MlTemplate.AtomicPipe

Example 1 - Keras Convolution Filters

In this section, we will go over an example of implementing a basic CNN in keras. We provide two sample implementations - one referencing the platform-provided KerasPipe and one built from scratch.

Python

def random_training_data():
    import numpy as np
    x = np.random.randn(10, 7, 7, 1)
    y = np.random.randint(0, 10, size=(10, 1))
    return c3.Data.from_numpy(x), c3.Data.from_numpy(y)

train_x, train_y = random_training_data()

Sample Implementation 1

TutorialKerasConvPipe.c3typ

Type

/**
 * A basic Keras convolutional neural network for testing the tutorial `ML-Template-Pipe`.
 */
type TutorialKerasConvPipe extends MlTemplate.AtomicPipe<Data, Data, Data> type key "TKCP" {

  /**
   * Use this to tune the number of filters in the underlying CNN.
   */
  @ML(hyperparameter=true)
  numFilters: int = 16

  generatePipe: ~ py
}

TutorialKerasConvPipe.py

Python

def generatePipe(this):
    from tensorflow import keras
    from tensorflow.keras import layers

    model = keras.Sequential(
        [
            keras.Input(shape=(7, 7, 1), name="features"),
            layers.Conv2D(this.numFilters, kernel_size=(3, 3), activation="relu"),
            layers.Flatten(),
            layers.Dropout(0.5),
            layers.Dense(10, activation="softmax", name="target"),
        ]
    )
    model.compile(loss="sparse_categorical_crossentropy", optimizer="adam", metrics=["accuracy"])

    train_args = c3.KerasFitArgs(epochs=5, batch_size=8).withDefaults()
    return c3.KerasPipe.convert(model, spec=c3.KerasConvertSpec(trainArgs=train_args))
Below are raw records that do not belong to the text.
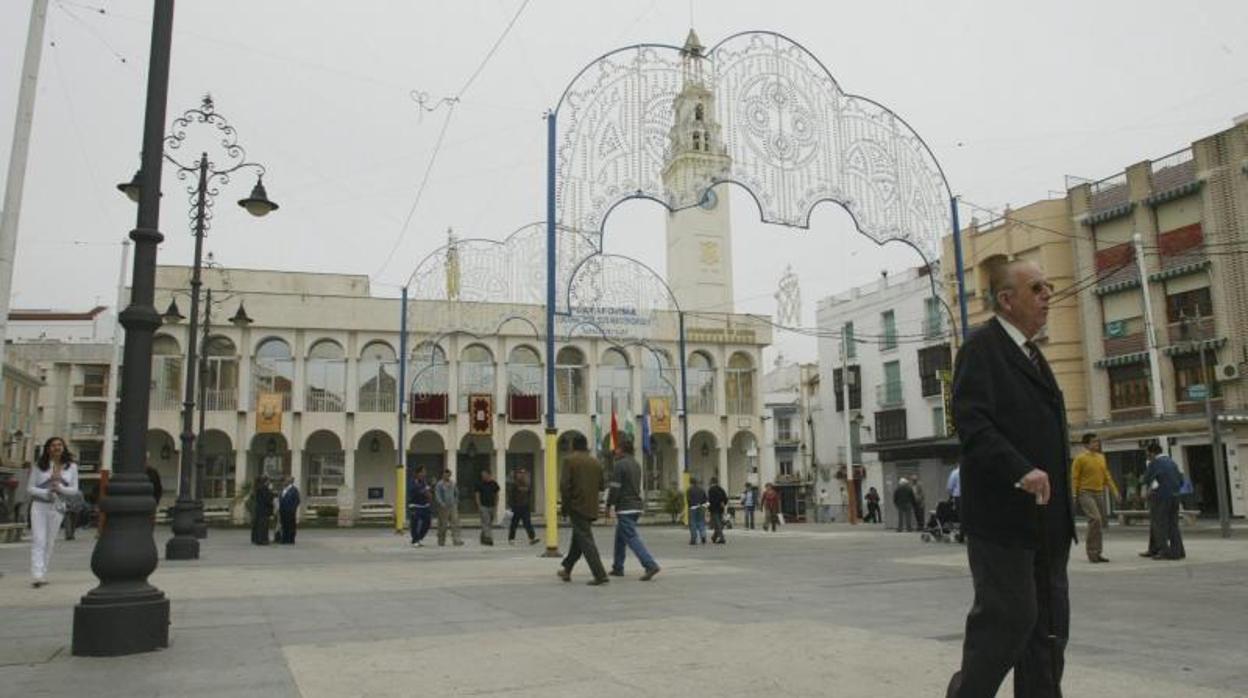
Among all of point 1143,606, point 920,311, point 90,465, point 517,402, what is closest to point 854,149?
point 1143,606

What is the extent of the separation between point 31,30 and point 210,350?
32.8 m

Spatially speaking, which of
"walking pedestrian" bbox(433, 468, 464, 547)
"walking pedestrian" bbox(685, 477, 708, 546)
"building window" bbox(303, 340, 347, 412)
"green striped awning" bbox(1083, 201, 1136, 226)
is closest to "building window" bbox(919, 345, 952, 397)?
"green striped awning" bbox(1083, 201, 1136, 226)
This implementation represents the bare minimum for an MlTemplate.AtomicPipe - the developer creates a single field and provides the mandatory implementation for generatePipe. The API pipe returned by generatePipe is used by MlTemplate.AtomicPipe prior to train, process (etc...) in order to generate the actual pipe to call train, process (etc...) on. In this sense, a developer could view their MlTemplate.AtomicPipe as simply a proxy to another dynamically generated MlAtomicPipe.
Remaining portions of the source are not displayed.